Zu prüfender Text:

------------------------------------------------

Ganz einfach...ich habe mir eine Grenze bei den Kosten gesetzt und die passten nicht mehr rein. Außerdem gibt es hier sowieso keine langen Abfahrten, da sind die VBrakes aufgrund des Gewichtes eher ein Vorteil.


----------



## MTB-News.de




----------



## delphi1507 (8. September 2019)

Alderfield schrieb:


> Ganz einfach...ich habe mir eine Grenze bei den Kosten gesetzt und die passten nicht mehr rein. Außerdem gibt es hier sowieso keine langen Abfahrten, da sind die VBrakes aufgrund des Gewichtes eher ein Vorteil.


Da hilft dann nur den Markt beobachten, gibt immer wieder taugliche bremsen zu sehr guten Kursen... Oder einfach das Budget aufstocken  für den nächsten Aufbau im Bereich 26 oder 27,5 hab ich jetzt bei rcz zugeschlagen... Endweder es ist Reserve für mich oder den Nachwuchs...

------------------------------------------------

Bereitgestellte Daten:

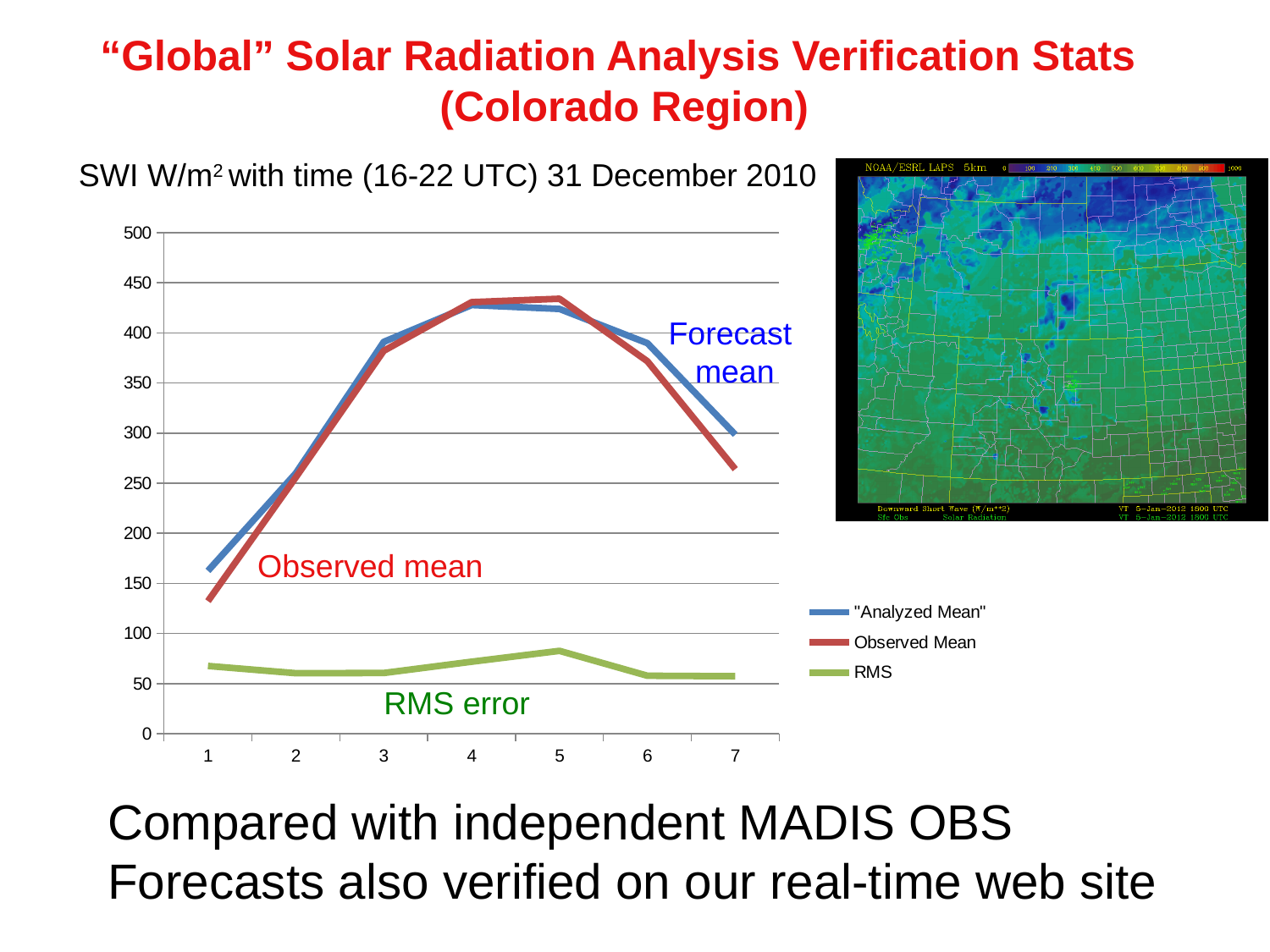
At point 1, which is larger: the "Analyzed Mean" value or the Observed Mean value? "Analyzed Mean" At which x-axis point is the "Analyzed Mean" series lowest? 1 What colour is the RMS line in the chart? green Is the value of the Observed Mean series at point 1 greater or less than 150? less Do the "Analyzed Mean" values rise or fall from point 1 to point 4? rise Is the value of the "Analyzed Mean" series at point 1 greater or less than 150? greater At which x-axis point is the RMS series highest? 5 How many series does the legend list? 3 What kind of chart is shown on the slide? line chart How many points are plotted along the x axis for each series? 7 Is the value of the RMS series at point 5 greater or less than 100? less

------------------------------------------------

Aufgabe 1:
Nenne alle Zahlen, die im Forenauszug über Fahrradbremsen vorkommen.
Aufgabe 2:
Setze den Forenauszug über Fahrradbremsen nach seinem letzten Satz fort.

Lösung 1:
8, 2019, 26, 27,5

Lösung 2:
----------



## giant_r (8. September 2019)

delphi1507 schrieb:


> ... für den nächsten Aufbau im Bereich 26 oder 27,5 hab ich jetzt bei rcz zugeschlagen... Endweder es ist Reserve für mich oder den Nachwuchs...


die komplette 11 fach xt mit bremsen fuer unter 400€, oder was? da habe ich ueberlegt die mal hier hin zu legen..
@Alderfield, das mit der budgetgrenze kann man gut nachvollziehen, wie du sagst, geht sicher dann auch mit v-brake.
viel spass


----------



## delphi1507 (8. September 2019)

giant_r schrieb:


> die komplette 11 fach xt mit bremsen fuer unter 400€, oder was? da habe ich ueberlegt die mal hier hin zu legen..
> @Alderfield, das mit der budgetgrenze kann man gut nachvollziehen, wie du sagst, geht sicher dann auch mit v-brake.
> viel spass


Nee  2x mt5... würde im Zweifel zur shigura umgebaut.. 

Schaltungstechnisch hab ich noch ne 2x10 in der reste Kiste.. 
Lrs 27,5 liegt auch auf Halde 26" könnte ich wenn es passt aus nem Bike ausleihen...


----------



## joglo (11. September 2019)

Alderfield schrieb:


> Inzwischen ist das Bike auch fertig und an den Sohnemann übergeben.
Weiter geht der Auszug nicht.